Film - Melinda and Melinda
Posted 20 October 04 by Scott AndrewsThe thing with Woody Allen is that he doesn’t seem able to help himself. Every twelve months, come rain or shine, he produces a film. You can set your cinematic watch by him and, inevitably, he has begun to hit diminishing returns in recent years. Anything Else, marketed in the US as a teen comedy with nary a hint of Allen’s name in the publicity, was a painful misfire that went on too long and merely reminded you how good he used to be. Hollywood Ending didn’t even see the inside of most UK Blockbusters let alone multiplexes. You have to go back to Bullets Over Broadway to find his last truly great film. Happy to say, though, that Melinda and Melinda, while not up there with the greatest Allen creations, is definitely a very good film, far better than last year’s effort.
The premise is an intruiging one – take a dinner party anecdote and mine it simultaneously for both its tragic and comic possibilities. We open in familiar Allen territory (every review of an Allen film has to contain the phrase ‘familiar Allen territory’, it’s in the Critics’ Guild rules or something) with a group of well off New York intellectuals discussing the philosophy of life over dinner. Two writers, one a successful comedy writer, one a tragedian, present their separate takes on a story given to them by a fellow diner. The film then interweaves the two variant takes on the story of a woman called Melinda, and pursues them to both their tragic and comic conclusions.

First off the weaknesses. Why is it that actors who play the Allen-analogue part in his films so often end up doing bad impersonations of Allen himself, and why doesn’t he tell them to damn well cut it out? Jason Biggs and Kenneth Branagh have fallen into that trap and now, annoyingly, Will Ferrell does too. There are certain lines that are flat out impersonation. Perhaps it’s the way the dialogue is written. Allen’s authorial voice and his familiar way with dialogue is so imprinted into the minds of every actor that they just can’t help themselves. ‘Those words sound like Allen, I must say them like Allen’. It’s almost Pavlovian. This is especially annoying as Ferrell is very good in the role – although perhaps a bit too hammy on occasion – but his regular Allenisms jar you out of the scene and remind you of what and who you’re watching.
Another problem is the bookend scenes. The opening one is a very stark laying out of the film’s premise, and that’s fine. It’s a bit obvious but it’s not a big problem. However, the final scene, where the diners carefully explain to us the point of the film we’ve just seen, is just irritating. Thanks Woody, we got it, you can shut up now.

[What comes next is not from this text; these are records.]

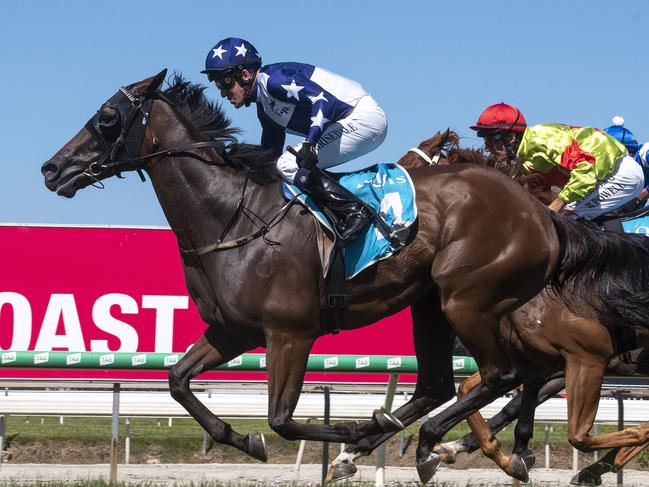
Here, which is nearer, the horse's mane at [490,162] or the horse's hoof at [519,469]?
the horse's hoof at [519,469]

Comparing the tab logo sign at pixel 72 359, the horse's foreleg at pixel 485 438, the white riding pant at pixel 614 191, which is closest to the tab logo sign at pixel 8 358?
the tab logo sign at pixel 72 359

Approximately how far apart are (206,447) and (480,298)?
3895mm

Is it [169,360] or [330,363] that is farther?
[330,363]

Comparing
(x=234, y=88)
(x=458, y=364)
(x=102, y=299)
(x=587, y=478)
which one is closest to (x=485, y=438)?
(x=587, y=478)

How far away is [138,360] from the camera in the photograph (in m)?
5.98

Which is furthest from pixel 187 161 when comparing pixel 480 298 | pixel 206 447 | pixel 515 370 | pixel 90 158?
pixel 206 447

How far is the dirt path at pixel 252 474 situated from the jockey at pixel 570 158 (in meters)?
1.68

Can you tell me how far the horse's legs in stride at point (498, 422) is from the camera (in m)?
5.48

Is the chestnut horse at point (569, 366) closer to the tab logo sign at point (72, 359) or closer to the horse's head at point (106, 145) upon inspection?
the tab logo sign at point (72, 359)

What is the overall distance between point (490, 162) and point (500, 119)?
0.76ft

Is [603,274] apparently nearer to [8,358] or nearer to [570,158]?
[570,158]

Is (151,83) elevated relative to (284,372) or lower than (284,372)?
elevated

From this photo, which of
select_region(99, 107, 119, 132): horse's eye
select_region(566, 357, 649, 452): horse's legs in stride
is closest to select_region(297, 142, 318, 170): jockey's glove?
select_region(99, 107, 119, 132): horse's eye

Those two caveats aside, the main body of the film is engaging, well performed, cleverly constructed and both tragic and comic as befits its objectives.
The film’s greatest asset is Radha Mitchell – the heroine they inexplicably killed off at the end of Pitch Black, prefering instead to focus on Vin Diesel. Big mistake. She is flat out superb here. She plays the comedy with timing and grace, and the tragedy with twitchy, neurotic, unsettling energy. As the only actress to appear in both comic and tragic strands, she effectively carries the film, and she makes the weight seem entirely negligible.

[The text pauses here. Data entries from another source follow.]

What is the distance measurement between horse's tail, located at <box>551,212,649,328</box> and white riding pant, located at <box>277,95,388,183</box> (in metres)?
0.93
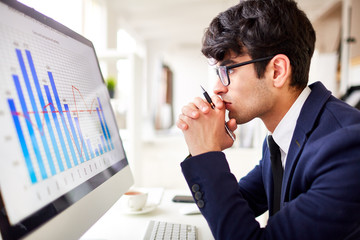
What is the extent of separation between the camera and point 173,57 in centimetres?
668

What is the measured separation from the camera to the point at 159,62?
122 inches

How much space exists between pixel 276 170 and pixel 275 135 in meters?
0.11

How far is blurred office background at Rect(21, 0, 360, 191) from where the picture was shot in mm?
1829

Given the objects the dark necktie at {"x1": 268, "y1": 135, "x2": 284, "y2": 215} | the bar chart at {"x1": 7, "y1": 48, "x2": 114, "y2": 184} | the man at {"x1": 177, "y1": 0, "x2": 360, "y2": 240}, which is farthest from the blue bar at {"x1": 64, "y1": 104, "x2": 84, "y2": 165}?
the dark necktie at {"x1": 268, "y1": 135, "x2": 284, "y2": 215}

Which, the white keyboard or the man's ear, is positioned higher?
the man's ear

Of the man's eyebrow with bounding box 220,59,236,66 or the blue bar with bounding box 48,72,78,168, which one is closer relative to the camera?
the blue bar with bounding box 48,72,78,168

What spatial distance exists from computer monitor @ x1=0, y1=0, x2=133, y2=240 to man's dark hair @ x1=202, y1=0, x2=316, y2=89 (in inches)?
16.6

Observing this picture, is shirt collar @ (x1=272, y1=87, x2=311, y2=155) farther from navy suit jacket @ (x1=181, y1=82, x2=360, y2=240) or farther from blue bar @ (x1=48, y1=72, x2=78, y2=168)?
blue bar @ (x1=48, y1=72, x2=78, y2=168)

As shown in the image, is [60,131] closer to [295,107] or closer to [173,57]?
[295,107]

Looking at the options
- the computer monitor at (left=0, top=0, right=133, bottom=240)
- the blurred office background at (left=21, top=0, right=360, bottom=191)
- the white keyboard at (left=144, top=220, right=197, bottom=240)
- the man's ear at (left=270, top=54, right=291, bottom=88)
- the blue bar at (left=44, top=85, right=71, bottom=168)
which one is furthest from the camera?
the blurred office background at (left=21, top=0, right=360, bottom=191)

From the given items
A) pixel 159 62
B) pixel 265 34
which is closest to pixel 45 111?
pixel 265 34

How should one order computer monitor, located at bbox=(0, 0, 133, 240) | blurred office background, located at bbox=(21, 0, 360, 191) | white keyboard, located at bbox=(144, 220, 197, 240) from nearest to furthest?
computer monitor, located at bbox=(0, 0, 133, 240)
white keyboard, located at bbox=(144, 220, 197, 240)
blurred office background, located at bbox=(21, 0, 360, 191)

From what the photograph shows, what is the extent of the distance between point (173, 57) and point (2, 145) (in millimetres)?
6530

Chiwetel Ejiofor, from Dirty Pretty Things, also impresses, with a poetic performance of quiet strength and great magnetism. In fact all of the cast are clearly relishing the chance to get to grips with a meaty script and act their socks off. This is not uncommon in Allen’s films – actors love working with him and he always gets the best out of them.

The script for the tragic section is the most engaging. The comic sections are very familiar indeed, with the focus on dissatisfied lovers in New York lofts bringing out all of Allen’s trademark gags. That’s not to say it’s not funny, in fact it occasionally borders on hilarious, just that it’s not surprising. The tragic elements, though, are. Of course Allen has ventured into more sombre territory before, with September and Another Woman, but it’s a side of him we see less of, so it’s a pleasant surprise that he conjurs a downbeat narrative so convincingly. Also, he’s not so involved in his dialectic that he doesn’t realise that the comedy must contain moments of tragedy, and vice versa.
In fact, obviously, that is the point of the film. The two are inextricably linked, as any ancient Greek you happen to bump into will tell you, and the film demonstrates how any given incident or relationship contains both comedy and tragedy simultaneously. As, of course, does life itself. The message of the film – that life is what you make it, that you can chose to be either in a comedy or a tragedy as you see fit, is, as I already mentioned, spelled out a little too obviously at the end, but it’s potently expressed through this enjoyable and intelligent film.